Yobazlıktır, vur kır parçala bu maçı kazan diye tribün dolusu tezahürat etmek.
Yobaz dendiğinde din akla gelse de özellikle 1980 sonrasında hayatın bütün alanlarında kendini giderek artan bir şekilde gösteriyor yobazlık türleri.
Futbol yobazlığı da masum bir yobazlık değildir, yobazı olduğu takım uğruna futbolun güzelliklerini gözden kaçırır o kadar ki eğer fener yobazı ise  İcardi topçu değildir demekle kalmaz Galatasaray Manchester United ile oynadığında United’in kazanmasını ister, ha bir de bet yobazlığı var ki hasta cim bomlu olan yobaz Manchester kazanacak diye handikap vin Manchester’e yatırır parayı.
Futbol yobazlığının KKTC deki en acı göstergesi bahçelerini sulayacak su bulamayan köylülerin köylerine çim saha istemeleridir.
Futbol en nihayetinde bir oyun asıl dert dini bir durum zannedilen yobazlığın her dünya görüşünde her bakış açısında gemi azıya almış olmasıdır.
Gündelik hayatın da yobazlığı olur ve vardır.
Maaş yobazlığı KKTC’de en yaygın olarak görülen yobazlıktır, öyle ki iş arıyorum, iş istiyorum ya da bizim çocuk okulunu bitirdi ona bir iş diyen anne babaların da yobazca istedikleri şey iş değil maaştır aslında.
Yobazlığın en çarpıcı örneklerinden biri de ille de düşman arama ve ille de mutlaka düşmanı bulma yaratma yobazlığıdır.
Bunun bu gün için en çarpıcı örneği Hamas’tır.
Hamas’ı bir dini örgüt sansak da işin aslı Hamas’ın İsrail’i düşman olarak bilme görme ve öyle tanıma yobazlığıdır.

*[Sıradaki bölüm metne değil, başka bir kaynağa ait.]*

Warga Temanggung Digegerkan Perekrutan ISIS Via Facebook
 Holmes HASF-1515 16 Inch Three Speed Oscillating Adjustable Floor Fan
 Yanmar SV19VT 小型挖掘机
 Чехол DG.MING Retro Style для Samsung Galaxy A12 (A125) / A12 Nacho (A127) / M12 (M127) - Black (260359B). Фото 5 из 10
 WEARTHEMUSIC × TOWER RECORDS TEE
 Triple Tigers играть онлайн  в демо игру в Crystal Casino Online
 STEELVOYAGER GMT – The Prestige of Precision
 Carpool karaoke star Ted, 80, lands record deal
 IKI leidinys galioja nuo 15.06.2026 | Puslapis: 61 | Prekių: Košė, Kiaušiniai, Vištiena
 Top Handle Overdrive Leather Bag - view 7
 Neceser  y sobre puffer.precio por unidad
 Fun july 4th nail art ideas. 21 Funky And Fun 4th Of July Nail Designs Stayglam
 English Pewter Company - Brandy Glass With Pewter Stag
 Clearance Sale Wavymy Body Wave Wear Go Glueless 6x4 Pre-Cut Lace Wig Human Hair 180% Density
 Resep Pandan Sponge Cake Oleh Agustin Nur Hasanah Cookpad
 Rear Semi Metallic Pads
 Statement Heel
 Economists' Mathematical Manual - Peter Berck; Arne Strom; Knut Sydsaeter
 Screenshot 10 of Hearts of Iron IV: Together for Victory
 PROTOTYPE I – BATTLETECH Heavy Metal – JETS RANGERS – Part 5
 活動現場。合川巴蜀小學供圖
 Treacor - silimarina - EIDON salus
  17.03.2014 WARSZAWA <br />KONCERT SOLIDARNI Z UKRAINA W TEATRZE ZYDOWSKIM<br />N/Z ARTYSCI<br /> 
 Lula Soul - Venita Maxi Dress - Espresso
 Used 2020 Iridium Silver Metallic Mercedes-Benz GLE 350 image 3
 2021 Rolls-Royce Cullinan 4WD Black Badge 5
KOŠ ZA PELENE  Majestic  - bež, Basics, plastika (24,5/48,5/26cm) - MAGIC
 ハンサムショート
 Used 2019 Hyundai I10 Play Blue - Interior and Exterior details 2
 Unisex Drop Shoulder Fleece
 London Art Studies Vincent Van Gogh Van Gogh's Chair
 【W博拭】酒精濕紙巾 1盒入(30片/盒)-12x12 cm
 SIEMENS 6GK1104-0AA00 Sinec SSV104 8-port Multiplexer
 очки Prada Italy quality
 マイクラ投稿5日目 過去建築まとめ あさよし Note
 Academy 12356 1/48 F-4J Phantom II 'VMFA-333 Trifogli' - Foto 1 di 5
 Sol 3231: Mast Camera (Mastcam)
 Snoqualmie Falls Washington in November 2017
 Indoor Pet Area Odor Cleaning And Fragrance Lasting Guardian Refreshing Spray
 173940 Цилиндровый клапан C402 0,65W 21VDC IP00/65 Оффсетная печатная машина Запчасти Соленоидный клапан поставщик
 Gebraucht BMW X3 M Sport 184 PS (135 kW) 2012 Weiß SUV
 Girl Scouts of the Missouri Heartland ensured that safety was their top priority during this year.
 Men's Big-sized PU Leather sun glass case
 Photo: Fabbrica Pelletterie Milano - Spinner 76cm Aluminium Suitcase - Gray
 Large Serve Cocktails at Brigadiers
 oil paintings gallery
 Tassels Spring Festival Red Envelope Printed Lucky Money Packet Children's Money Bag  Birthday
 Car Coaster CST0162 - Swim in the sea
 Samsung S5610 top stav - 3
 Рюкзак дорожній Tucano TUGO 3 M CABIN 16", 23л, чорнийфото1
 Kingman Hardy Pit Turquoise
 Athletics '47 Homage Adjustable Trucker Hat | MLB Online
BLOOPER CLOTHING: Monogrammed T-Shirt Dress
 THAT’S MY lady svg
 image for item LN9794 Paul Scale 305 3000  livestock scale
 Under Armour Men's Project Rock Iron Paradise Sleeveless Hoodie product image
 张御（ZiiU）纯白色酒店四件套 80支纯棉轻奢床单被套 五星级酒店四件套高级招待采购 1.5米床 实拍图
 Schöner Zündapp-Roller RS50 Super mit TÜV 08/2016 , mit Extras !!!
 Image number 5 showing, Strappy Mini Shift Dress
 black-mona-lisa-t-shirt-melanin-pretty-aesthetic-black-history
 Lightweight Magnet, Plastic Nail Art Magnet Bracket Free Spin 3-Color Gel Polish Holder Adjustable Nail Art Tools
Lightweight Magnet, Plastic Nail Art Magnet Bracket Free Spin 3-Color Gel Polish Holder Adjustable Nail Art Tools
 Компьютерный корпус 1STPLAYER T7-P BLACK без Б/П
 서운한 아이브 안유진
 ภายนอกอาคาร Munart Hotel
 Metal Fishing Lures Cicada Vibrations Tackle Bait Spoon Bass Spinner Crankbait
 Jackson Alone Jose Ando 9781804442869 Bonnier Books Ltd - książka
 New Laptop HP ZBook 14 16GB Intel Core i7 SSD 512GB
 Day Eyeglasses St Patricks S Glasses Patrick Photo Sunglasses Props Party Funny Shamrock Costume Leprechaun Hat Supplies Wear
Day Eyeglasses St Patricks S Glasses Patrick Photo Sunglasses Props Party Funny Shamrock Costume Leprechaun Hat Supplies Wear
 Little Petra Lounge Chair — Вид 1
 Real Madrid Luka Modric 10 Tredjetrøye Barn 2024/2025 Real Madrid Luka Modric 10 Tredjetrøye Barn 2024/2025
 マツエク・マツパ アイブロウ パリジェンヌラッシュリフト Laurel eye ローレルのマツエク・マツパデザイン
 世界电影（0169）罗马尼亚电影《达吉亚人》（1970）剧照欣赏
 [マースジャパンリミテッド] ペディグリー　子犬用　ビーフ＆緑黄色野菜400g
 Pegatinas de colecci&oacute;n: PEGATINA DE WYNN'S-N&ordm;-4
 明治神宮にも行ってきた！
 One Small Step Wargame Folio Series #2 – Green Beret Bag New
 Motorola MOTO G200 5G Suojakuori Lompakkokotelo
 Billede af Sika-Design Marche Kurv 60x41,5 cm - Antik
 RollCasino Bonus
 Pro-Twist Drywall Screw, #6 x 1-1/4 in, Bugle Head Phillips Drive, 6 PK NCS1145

Bu yobazlık o kadar devasa boyutlara varmıştır ki, adına ‘‘ eylem !! ’’ yaptıklarını iddia ettikleri Filistin davası ve Filistin halkı Hamas’ın umurunda bile değildir.
Yüzlerce İsrailliyi öldürdükleri ile böbürlenen Hamas’ın binlerce Filistinlinin ölmesi ve daha binlercesinin öleceği umurlarında bile değildir. Hatta Yaser Arafat’ın Filistin örgütü bu Hamas için İsrail kadar düşmandır.
Çok çeşitli yobazlıklardan birisi de güce tapınma yobazlığıdır bu da o kadar korkunç boyuttadır ki dünyanın en güçlü devleti olduğuna inanılan ABD’ye karşı çıkmaktan ödü kopar bu yolun yobazlarının.
Yobazlığın vitamini inanmaktır ( buradaki inanmak tanrıya inanmaktan bile beter yobazlıklara yol açan izmler / partiler / dünya görüşü !! hatta doğru dünya görüşü adı ile anılan yobazlıklardır )
Dindarın Allah’a / Tanrı’ya inanması, çoğu zaman izmlere inanların inanmışlıkları yanında daha az tehlikeli kalır.
İzmlere için asıl olanın inanmak değil bilmek olduğunu anlayamaz yobazlar bu öyle komik sonuçlara da varabilir ki sosyalizmde trafik kazası ve orman yangını sel baskını olmaz olmayacaktır iddiasına kadar varılabilir.
Bizim KKTC de inanmanın, yobazca inanmanın en önde gelen örneği partisine inanmasıdır partililerin ve alkışçıların.
Sonuç mu her seçimde döne döne aynı partilere adayları kim olursa olsun programları olsa da olmasa da şaşmaz bir şekilde oy vermek ve nerden nasıl geleceğini bilmedikleri güzel günlere inanmaktır.
Güzel günler inanmakla değil bilmekle ve yapmakla olur.